Guineans went to the polls on Saturday in the first parliamentary elections for more than a decade in the troubled west African nation, after months of delays and a campaign plagued by deadly unrest.
Voters have a choice of more than 1,700 candidates vying for 114 seats in a national assembly which will replace the transitional parliament that has been running the country since military rule came to an end in 2010.
The vote, originally due to have been held within six months of the swearing-in of President Alpha Conde in 2010, has been delayed numerous times amid disputes over its organisation, stoking deadly ethnic tensions that have dogged Guinean politics since the country's independence from France in 1958.
"These elections will allow us to emerge from a chaotic five-year transition," Conde told reporters on the eve of the vote, expressing the hope that Guinea was about to enter a new era of prosperity.
Many polling booths opened early as large crowds gathered for what is regarded as the first genuinely democratic parliamentary election, after 2002 polls held during the military dictatorship and marred by opposition boycotts were widely dismissed as a sham.
The opposition has accused the president's camp and the electoral commission of conniving to rig Saturday's vote, and protests in the capital Conakry have often descended into violence.
Earlier this week opposition protesters shot dead a trainee policeman as renewed clashes broke out across the city, leaving more than 70 people wounded.
Sidya Toure, a former prime minister and a prominent opposition leader, vowed after the polls opened that "all of Guinea would be on the streets" if his supporters believed the results did not square with what they were seeing in the polling booths.
Guinea's Muslim and Christian leaders called Friday for a peaceful election day, urging all parties to put their country before their own interests and ensure their supporters did not resort to violence.
"Any political struggle must be made for Guinea and not against it. Muslims and Christians, all religious leaders, call on people to do their patriotic duty without violence," said Mamadou Saliou Camara, the grand imam of Conakry.

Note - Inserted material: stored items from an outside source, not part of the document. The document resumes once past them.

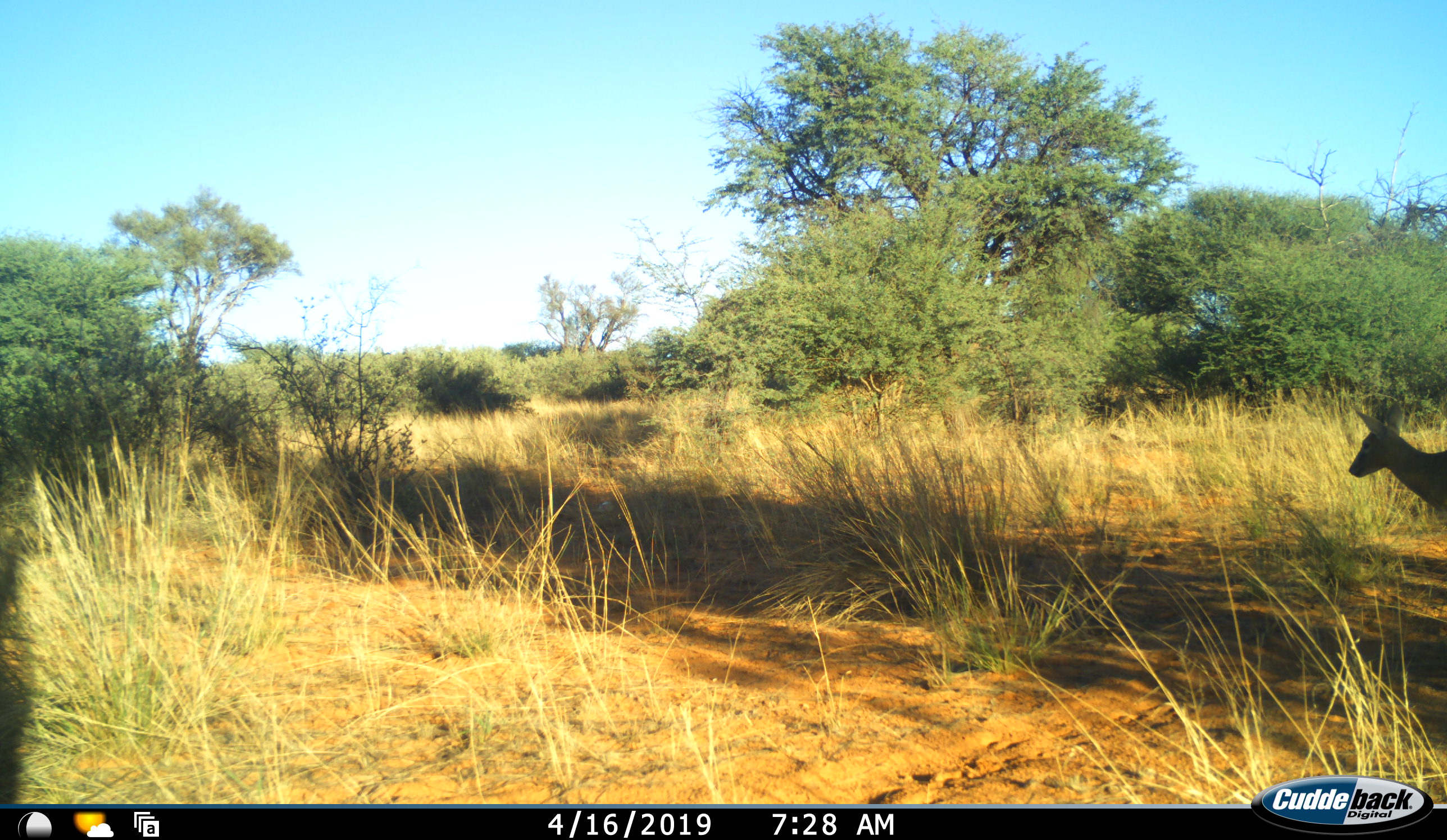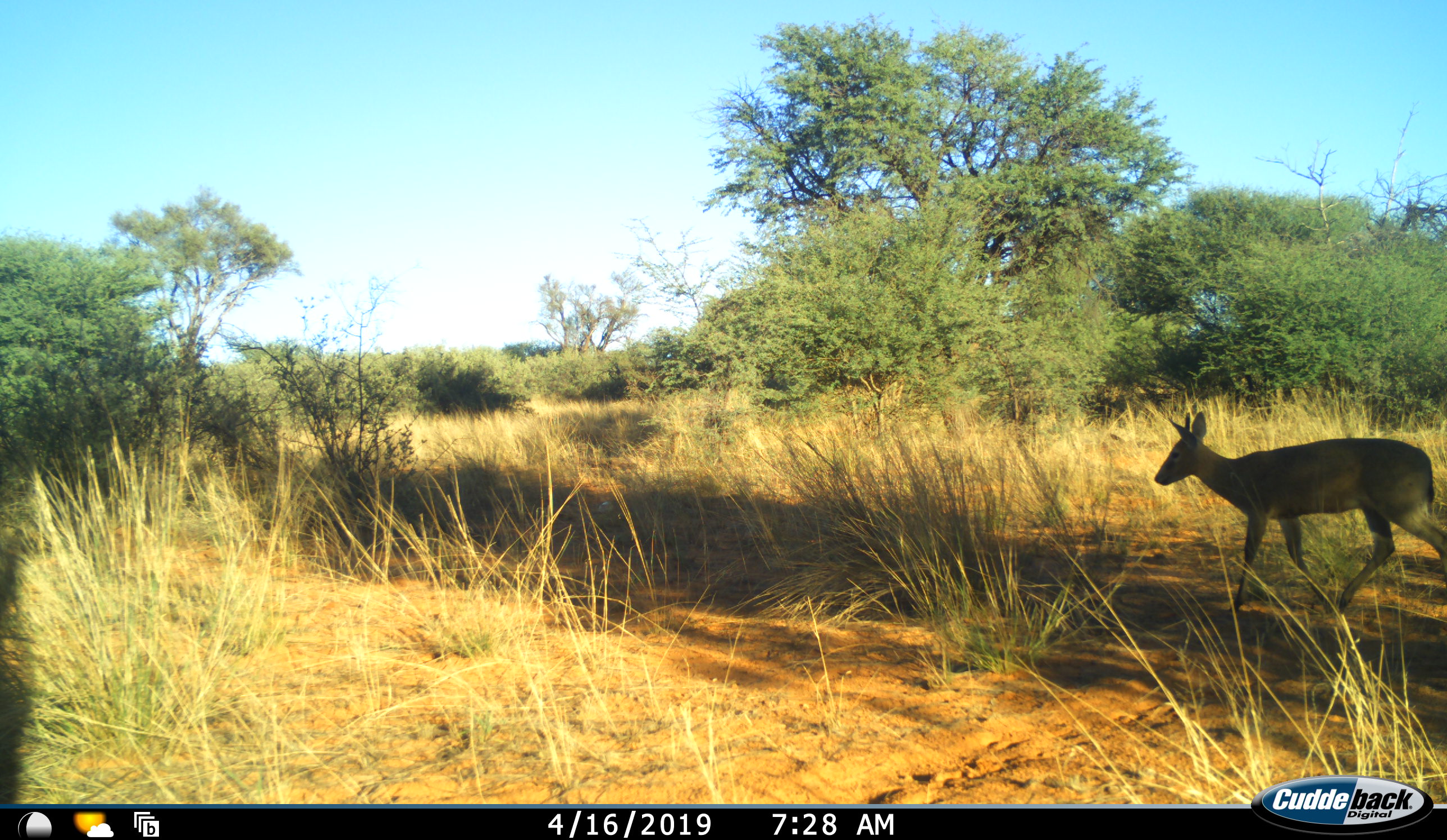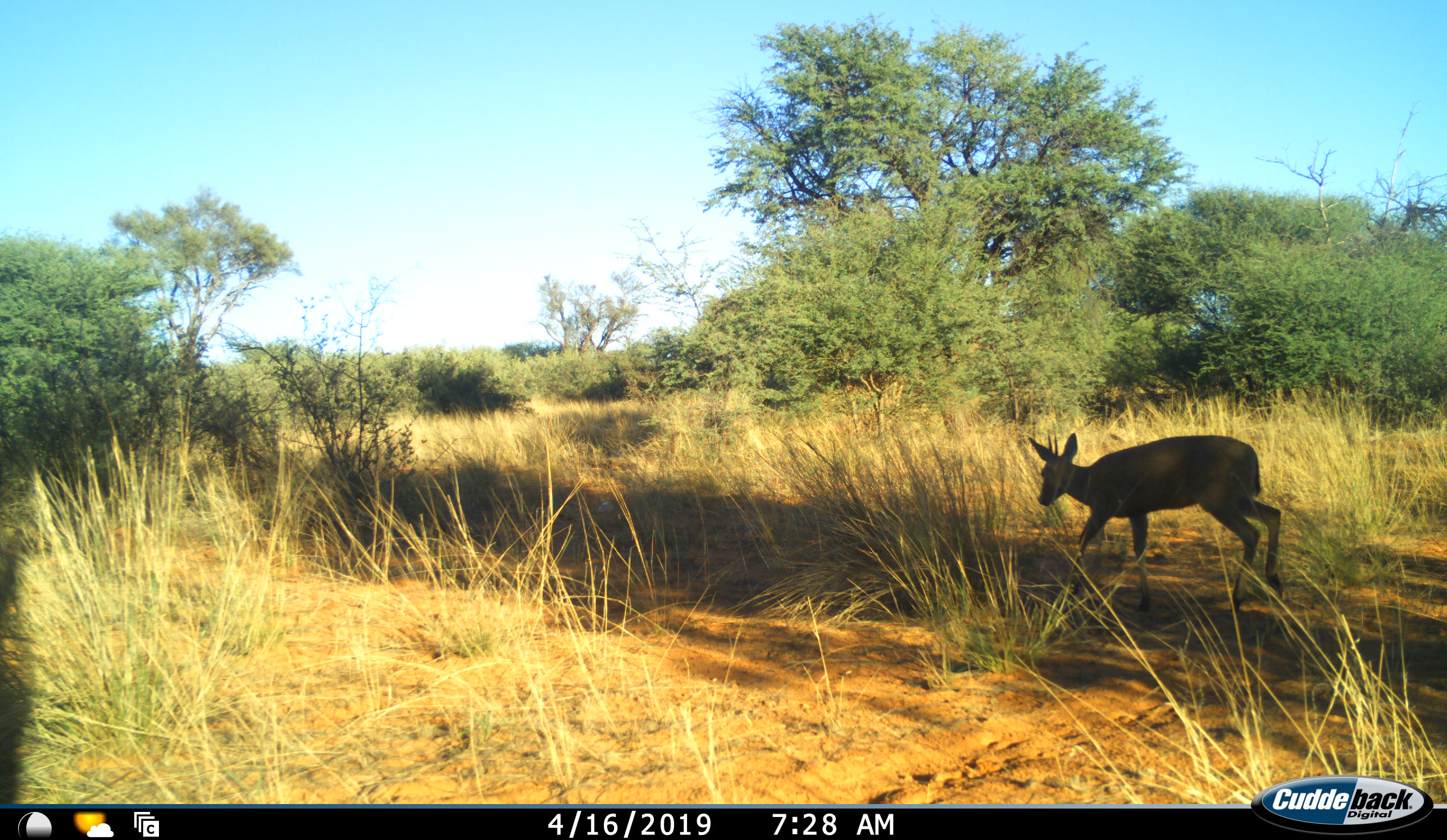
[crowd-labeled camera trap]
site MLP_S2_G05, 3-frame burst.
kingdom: Animalia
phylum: Chordata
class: Mammalia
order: Artiodactyla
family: Bovidae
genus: Sylvicapra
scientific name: Sylvicapra grimmia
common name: common duiker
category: duikercommongrey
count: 1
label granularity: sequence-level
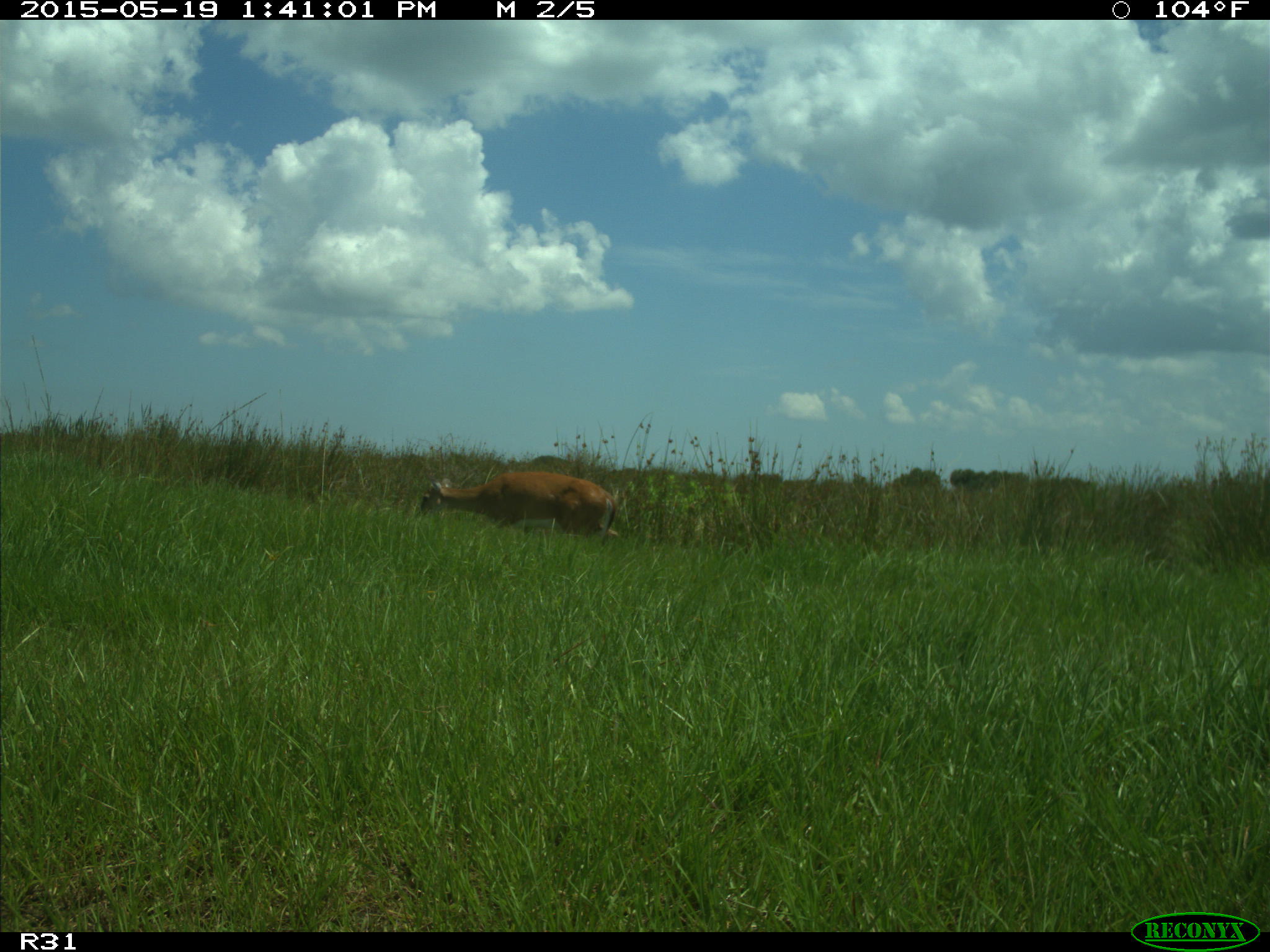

Guinea's election commission said on the eve of the ballot that conditions required for the polls to be credible were being met and that 93 percent of voter cards had been distributed.
Problems were reported in several polling stations in Conakry and in the regions, including heavy storms keeping voters away, a lack of indelible ink and voting cards going missing.
But many stations in the capital reported strong turnouts as the polls opened amid tight security.
A long line of soldiers queuing to vote applauded Conde as he left a polling station near his residence in the city center wearing a blue traditional robe and sunglasses.
"I hope that the people of Guinea vote overwhelmingly and in peace, and I tell them to fear nothing," he said.
"From now on the state will discharge its responsibilities and the country will be calm. And I hope everything goes well and that the expression of the Guinean people is respected."
One of the poorest countries in the region despite vast potential for mineral exploitation, Guinea was run by a succession of autocratic rulers after gaining independence from France.
A military junta took control in December 2008 at the death of President Lansana Conte, who had seized power in a coup 24 years earlier. In 2010, civilian rule was ushered in after a transition period and an election also marred by delays and violent ethnic clashes.
Politics in Guinea typically polarizes some two dozen ethnic groups who otherwise live in harmony alongside each other -- with the Fulani the largest at around 40 percent of the population followed by the Malinke and Soussou.
Conde, a Malinke, leads the Rally of the Guinean People and claims to espouse socialism while his main rival, Cellou Dalein Diallo, is a Fulani and heads the centrist liberal Union of Democratic Forces of Guinea (UDFG).